In the listing below, count the lines that contain the string "body", and reply with only the number.

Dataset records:
________________________

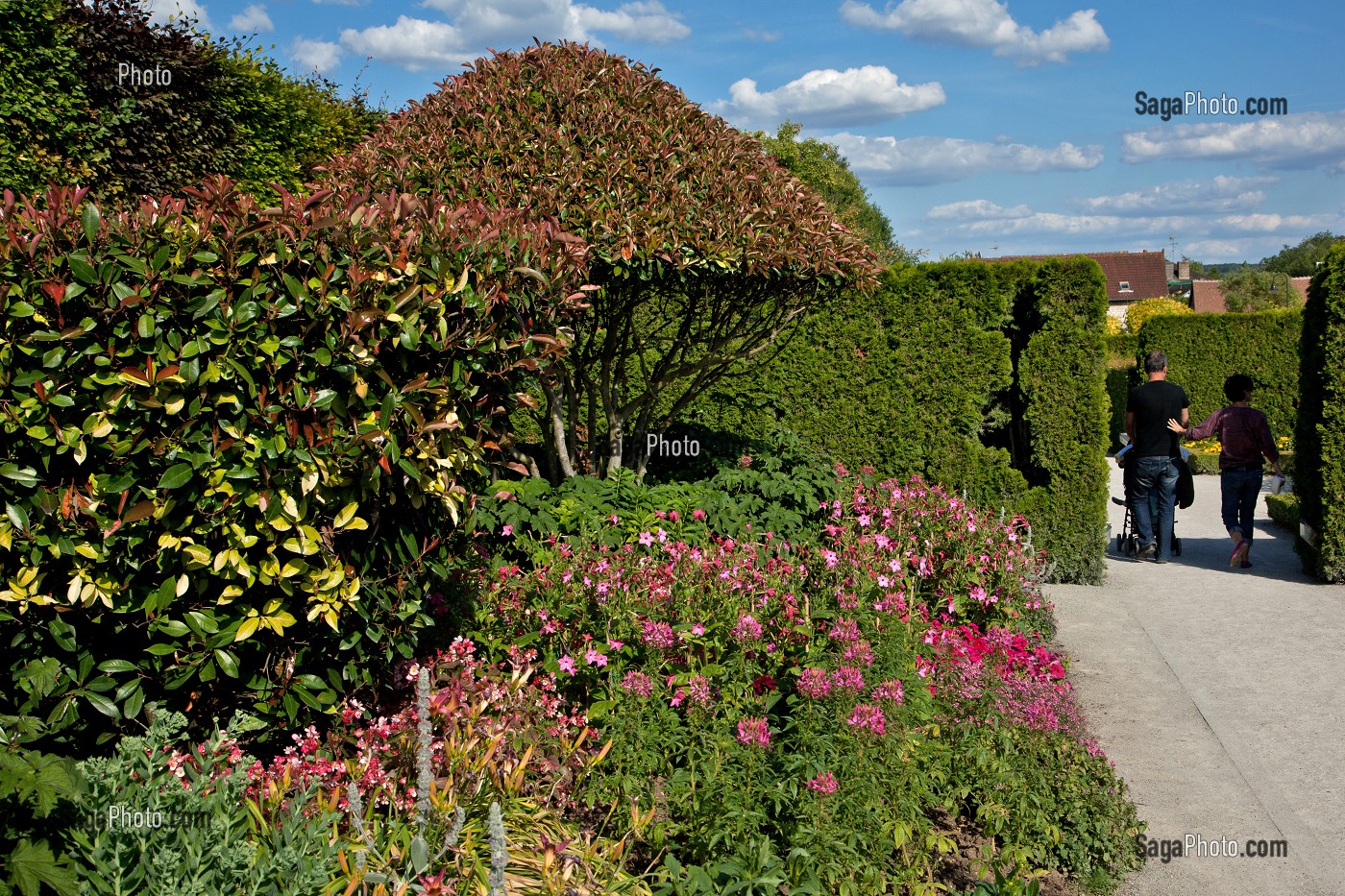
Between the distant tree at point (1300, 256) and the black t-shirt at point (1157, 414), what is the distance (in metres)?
77.5

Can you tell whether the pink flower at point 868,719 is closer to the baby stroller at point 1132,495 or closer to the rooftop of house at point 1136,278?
the baby stroller at point 1132,495

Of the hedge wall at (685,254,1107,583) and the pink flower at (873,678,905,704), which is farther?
the hedge wall at (685,254,1107,583)

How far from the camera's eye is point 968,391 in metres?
8.53

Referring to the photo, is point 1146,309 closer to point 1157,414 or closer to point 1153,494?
point 1153,494

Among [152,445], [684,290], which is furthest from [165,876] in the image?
[684,290]

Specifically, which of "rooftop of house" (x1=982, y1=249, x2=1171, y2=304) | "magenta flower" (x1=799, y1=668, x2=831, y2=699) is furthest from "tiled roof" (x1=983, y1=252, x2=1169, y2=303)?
"magenta flower" (x1=799, y1=668, x2=831, y2=699)

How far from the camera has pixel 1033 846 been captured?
3.47 m

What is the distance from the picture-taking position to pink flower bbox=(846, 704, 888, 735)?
3.22 meters

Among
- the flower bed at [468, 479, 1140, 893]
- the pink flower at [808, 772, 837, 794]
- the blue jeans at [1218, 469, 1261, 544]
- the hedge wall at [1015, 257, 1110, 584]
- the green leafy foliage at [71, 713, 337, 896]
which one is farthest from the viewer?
the blue jeans at [1218, 469, 1261, 544]

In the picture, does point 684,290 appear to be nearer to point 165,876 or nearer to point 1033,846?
point 1033,846

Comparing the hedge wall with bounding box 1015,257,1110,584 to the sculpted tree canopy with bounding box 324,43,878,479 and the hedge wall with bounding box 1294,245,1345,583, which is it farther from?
the sculpted tree canopy with bounding box 324,43,878,479

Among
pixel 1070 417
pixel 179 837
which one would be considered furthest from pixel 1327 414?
pixel 179 837

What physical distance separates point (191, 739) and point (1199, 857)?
394 cm

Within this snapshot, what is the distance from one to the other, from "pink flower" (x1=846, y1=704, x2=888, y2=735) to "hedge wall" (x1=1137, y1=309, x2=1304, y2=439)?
16.3 meters
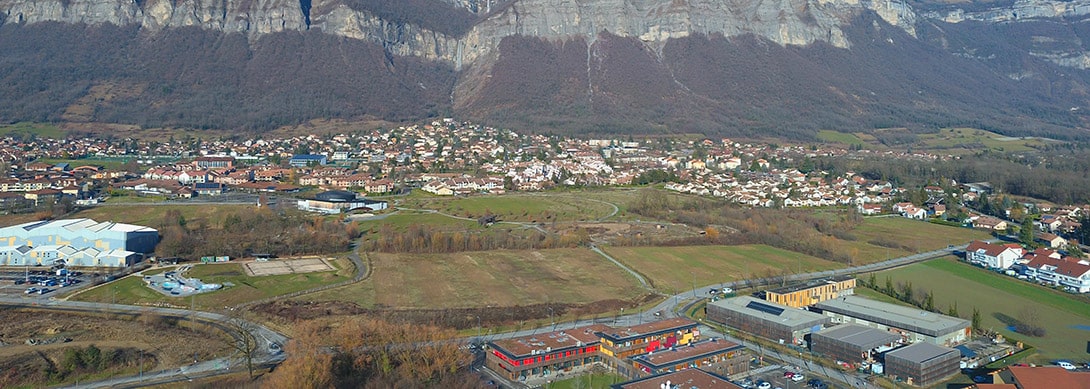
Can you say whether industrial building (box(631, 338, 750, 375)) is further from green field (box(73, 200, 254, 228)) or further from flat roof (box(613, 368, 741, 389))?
green field (box(73, 200, 254, 228))

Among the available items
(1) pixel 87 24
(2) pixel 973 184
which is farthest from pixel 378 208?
(1) pixel 87 24

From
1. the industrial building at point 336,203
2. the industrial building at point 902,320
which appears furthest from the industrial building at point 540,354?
the industrial building at point 336,203

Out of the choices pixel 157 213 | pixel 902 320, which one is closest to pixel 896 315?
pixel 902 320

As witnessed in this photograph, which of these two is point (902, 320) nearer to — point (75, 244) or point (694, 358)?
point (694, 358)

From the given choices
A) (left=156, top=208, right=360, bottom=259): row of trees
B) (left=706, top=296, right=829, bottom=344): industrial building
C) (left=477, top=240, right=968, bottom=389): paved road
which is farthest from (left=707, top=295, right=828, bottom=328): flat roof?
(left=156, top=208, right=360, bottom=259): row of trees

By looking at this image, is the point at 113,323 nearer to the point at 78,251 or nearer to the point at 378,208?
the point at 78,251
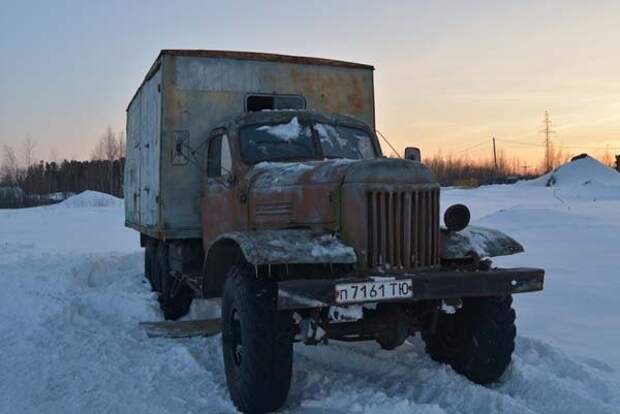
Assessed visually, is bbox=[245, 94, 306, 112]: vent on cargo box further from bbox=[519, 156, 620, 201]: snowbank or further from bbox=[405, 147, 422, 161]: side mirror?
bbox=[519, 156, 620, 201]: snowbank

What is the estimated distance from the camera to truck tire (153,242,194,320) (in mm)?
8797

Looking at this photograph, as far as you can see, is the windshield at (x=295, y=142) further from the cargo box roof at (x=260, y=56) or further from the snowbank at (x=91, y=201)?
the snowbank at (x=91, y=201)

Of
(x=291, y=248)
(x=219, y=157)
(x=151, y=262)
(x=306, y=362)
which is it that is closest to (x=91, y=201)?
(x=151, y=262)

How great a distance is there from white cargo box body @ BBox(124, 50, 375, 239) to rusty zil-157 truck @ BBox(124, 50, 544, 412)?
2 centimetres

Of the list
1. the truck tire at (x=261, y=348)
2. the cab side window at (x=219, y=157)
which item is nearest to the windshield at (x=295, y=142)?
the cab side window at (x=219, y=157)

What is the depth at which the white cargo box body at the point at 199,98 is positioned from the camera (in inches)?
307

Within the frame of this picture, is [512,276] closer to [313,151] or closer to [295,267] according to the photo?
[295,267]

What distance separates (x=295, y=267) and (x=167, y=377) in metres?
1.51

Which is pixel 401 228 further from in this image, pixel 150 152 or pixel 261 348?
pixel 150 152

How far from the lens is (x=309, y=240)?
4980mm

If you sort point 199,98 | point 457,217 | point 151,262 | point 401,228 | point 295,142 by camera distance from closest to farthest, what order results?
point 401,228
point 457,217
point 295,142
point 199,98
point 151,262

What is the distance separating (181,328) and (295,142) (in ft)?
7.82

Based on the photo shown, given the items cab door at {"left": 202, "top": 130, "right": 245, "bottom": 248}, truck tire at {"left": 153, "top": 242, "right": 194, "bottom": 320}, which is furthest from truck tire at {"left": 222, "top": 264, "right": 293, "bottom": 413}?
truck tire at {"left": 153, "top": 242, "right": 194, "bottom": 320}

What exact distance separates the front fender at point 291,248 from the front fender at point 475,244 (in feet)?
3.10
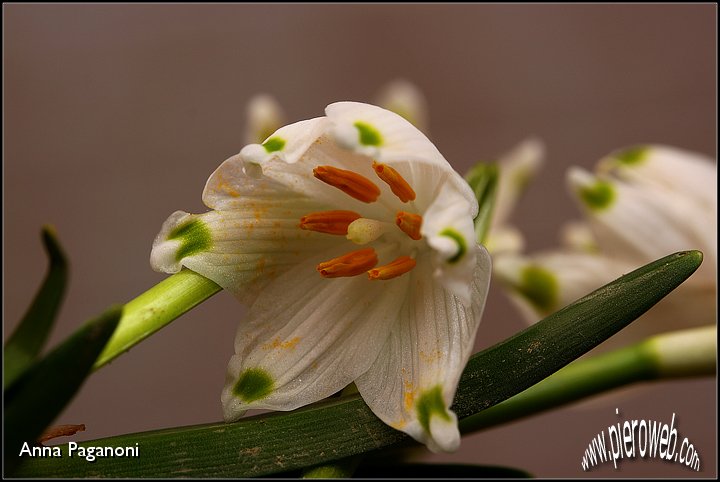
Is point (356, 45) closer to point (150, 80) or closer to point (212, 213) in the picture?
point (150, 80)

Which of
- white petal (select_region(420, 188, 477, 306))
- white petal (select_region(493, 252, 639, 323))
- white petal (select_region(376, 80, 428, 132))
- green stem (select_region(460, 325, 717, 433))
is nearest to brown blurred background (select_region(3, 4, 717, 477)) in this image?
white petal (select_region(376, 80, 428, 132))

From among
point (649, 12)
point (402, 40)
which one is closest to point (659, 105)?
point (649, 12)

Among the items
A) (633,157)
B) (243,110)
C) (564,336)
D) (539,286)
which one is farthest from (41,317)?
(243,110)

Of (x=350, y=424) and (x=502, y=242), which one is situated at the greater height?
(x=502, y=242)

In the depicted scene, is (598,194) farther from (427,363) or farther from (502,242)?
(427,363)

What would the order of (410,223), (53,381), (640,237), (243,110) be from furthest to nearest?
(243,110), (640,237), (410,223), (53,381)

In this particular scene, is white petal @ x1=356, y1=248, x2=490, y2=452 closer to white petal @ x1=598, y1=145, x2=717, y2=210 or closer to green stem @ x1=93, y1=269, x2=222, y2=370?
green stem @ x1=93, y1=269, x2=222, y2=370
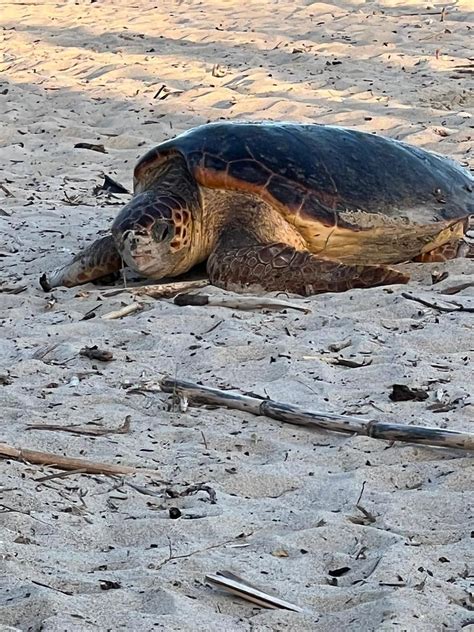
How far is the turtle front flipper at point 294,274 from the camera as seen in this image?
4.44 m

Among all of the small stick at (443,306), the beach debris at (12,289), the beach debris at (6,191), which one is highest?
the small stick at (443,306)

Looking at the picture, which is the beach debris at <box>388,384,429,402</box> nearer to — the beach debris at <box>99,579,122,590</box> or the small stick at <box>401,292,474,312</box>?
the small stick at <box>401,292,474,312</box>

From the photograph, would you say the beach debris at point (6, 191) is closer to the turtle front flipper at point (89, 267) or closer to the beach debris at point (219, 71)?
the turtle front flipper at point (89, 267)

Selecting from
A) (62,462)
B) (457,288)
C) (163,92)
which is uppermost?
(62,462)

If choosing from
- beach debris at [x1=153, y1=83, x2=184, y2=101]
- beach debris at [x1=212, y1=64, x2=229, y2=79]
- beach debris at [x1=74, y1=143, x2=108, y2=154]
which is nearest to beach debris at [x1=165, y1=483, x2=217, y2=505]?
beach debris at [x1=74, y1=143, x2=108, y2=154]

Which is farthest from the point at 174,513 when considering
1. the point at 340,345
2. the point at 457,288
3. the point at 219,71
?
the point at 219,71

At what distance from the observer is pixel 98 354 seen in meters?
3.57

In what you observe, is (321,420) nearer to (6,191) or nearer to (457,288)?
(457,288)

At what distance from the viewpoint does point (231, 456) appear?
9.23ft

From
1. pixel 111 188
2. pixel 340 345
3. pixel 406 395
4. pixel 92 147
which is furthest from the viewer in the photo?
pixel 92 147

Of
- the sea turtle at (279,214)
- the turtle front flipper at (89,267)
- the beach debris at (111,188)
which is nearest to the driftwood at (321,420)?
the sea turtle at (279,214)

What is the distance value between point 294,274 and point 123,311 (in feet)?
2.47

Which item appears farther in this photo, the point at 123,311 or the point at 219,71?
the point at 219,71

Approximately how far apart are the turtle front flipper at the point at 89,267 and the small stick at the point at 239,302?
0.61 meters
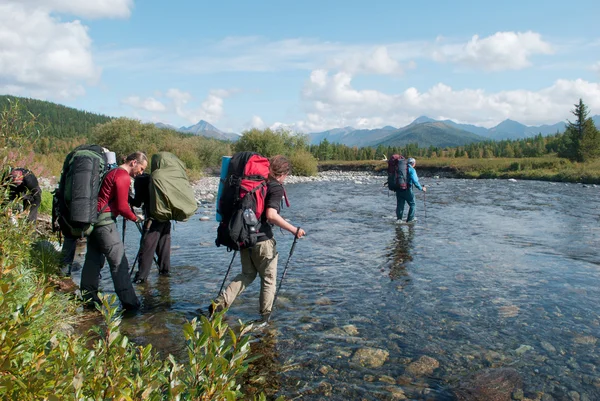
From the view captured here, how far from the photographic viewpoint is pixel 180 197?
791 centimetres

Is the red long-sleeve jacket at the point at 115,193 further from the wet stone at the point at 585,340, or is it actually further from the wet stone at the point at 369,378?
the wet stone at the point at 585,340

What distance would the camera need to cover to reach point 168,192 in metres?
7.74

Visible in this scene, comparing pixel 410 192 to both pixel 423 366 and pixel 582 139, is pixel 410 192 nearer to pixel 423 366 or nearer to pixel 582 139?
pixel 423 366

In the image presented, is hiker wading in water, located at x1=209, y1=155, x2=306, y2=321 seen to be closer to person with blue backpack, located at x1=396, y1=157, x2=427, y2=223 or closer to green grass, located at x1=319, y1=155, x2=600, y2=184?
person with blue backpack, located at x1=396, y1=157, x2=427, y2=223

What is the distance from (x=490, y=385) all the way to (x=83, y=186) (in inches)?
234

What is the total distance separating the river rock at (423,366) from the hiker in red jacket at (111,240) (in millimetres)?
4483

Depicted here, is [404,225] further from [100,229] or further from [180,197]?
[100,229]

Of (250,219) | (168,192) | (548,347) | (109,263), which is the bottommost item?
(548,347)

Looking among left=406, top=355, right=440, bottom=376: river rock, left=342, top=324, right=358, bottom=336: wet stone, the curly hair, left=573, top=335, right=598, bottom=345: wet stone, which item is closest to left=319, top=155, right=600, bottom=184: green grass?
left=573, top=335, right=598, bottom=345: wet stone

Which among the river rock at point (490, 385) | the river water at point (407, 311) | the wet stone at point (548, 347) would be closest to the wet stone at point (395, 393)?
the river water at point (407, 311)

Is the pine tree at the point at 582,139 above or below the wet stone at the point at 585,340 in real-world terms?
above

________________________

■ Answer to the task ■
2